CURTIN MHR Julie Bishop says voters in the south of her electorate should not fear that the controversial Perth Freight Link (PFL) will send more trucks from Fremantle Port through Cottesloe.
“With both cost and time savings from Roe 8 and section two of Perth Freight Link, there will be no incentive for additional trucks to seek alternate routes such as heading north from the port as it would not make any sense, economically or operationally,” Ms Bishop told the Western Suburbs Weekly.
Concern that the PFL would enable Fremantle Port container movements to treble to two million by 2030, with a corresponding increase on Cottesloe’s Curtin Avenue, prompted Cottesloe councillor Sandra Boulter to run as a single-issue candidate at the Federal election.
Ms Bishop said private investment in a Kwinana port would only happen when there was a “sufficiently significant volume” of trade to make it viable, before which the PFL was crucial to providing an “efficient” link to Fremantle Harbour.
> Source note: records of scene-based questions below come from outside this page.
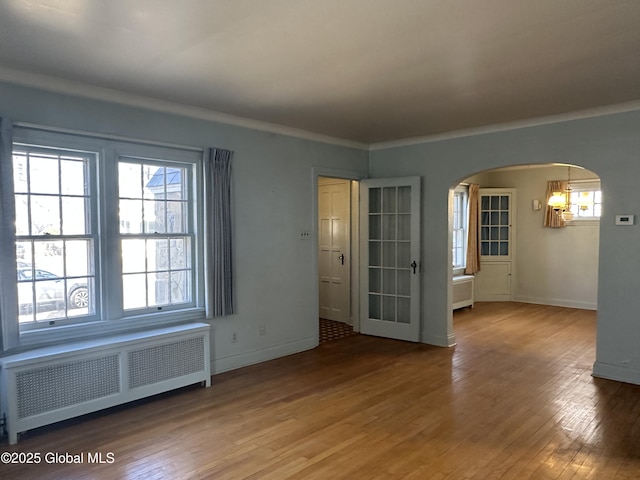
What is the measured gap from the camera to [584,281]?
8195 millimetres

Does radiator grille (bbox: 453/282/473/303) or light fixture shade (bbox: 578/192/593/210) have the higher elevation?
light fixture shade (bbox: 578/192/593/210)

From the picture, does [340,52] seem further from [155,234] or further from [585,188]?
[585,188]

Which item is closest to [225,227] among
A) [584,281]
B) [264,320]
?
[264,320]

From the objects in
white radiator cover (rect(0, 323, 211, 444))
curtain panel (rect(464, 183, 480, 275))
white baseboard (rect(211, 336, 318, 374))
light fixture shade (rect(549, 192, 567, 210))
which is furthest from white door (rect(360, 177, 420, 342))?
light fixture shade (rect(549, 192, 567, 210))

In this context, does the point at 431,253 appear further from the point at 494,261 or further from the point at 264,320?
the point at 494,261

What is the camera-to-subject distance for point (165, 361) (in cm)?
395

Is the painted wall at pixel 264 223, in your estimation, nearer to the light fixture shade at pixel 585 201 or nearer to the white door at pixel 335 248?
the white door at pixel 335 248

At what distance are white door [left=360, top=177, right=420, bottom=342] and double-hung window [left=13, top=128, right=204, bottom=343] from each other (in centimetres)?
258

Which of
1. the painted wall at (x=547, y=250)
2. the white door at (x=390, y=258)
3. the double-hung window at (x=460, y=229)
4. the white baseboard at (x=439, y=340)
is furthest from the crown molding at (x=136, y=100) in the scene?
the painted wall at (x=547, y=250)

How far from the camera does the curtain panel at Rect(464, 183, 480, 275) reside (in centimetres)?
855

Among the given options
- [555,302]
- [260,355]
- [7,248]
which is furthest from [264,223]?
[555,302]

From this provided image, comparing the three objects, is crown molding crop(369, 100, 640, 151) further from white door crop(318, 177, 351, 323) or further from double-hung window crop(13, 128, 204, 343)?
double-hung window crop(13, 128, 204, 343)

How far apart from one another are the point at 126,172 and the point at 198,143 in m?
0.79

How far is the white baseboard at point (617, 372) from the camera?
4.27 meters
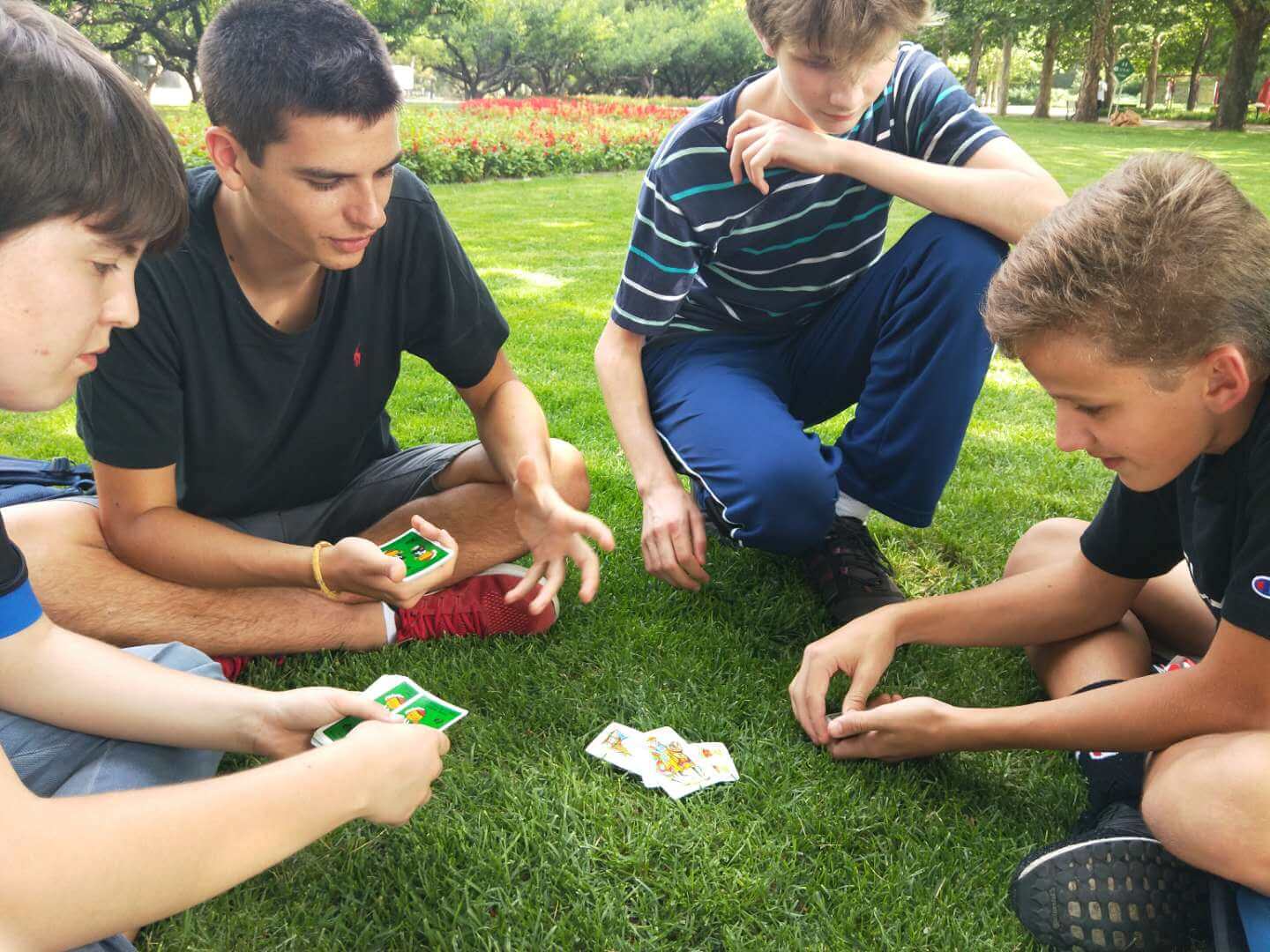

Ms Boulter said she wanted potentially increased pollution and truck congestion in Cottesloe on “the election radar” after the Coalition remained resolute about it contributing $1.2 billion to the $1.9 billion PFL.
“The main issue is there’s already 300 container trucks daily, on top of about a thousand normal freight trucks, which are OK, but if the expansion of Fremantle Port that is anticipated goes ahead then the containers could go up to 900 each day,” Ms Boulter said.
The State and previously Federal Government-funded Freight and Logistics Council of WA challenges the claims. Chairman Fred Affleck said while 85 per cent of containers were trucked, less than 12 per cent used Port Beach Road, which links to Curtin Avenue and northern suburbs.
“Container truck movements on Port Beach Road have fallen recently as the economy slows and now represent only 2 per cent of overall vehicle movements on that road,” he said.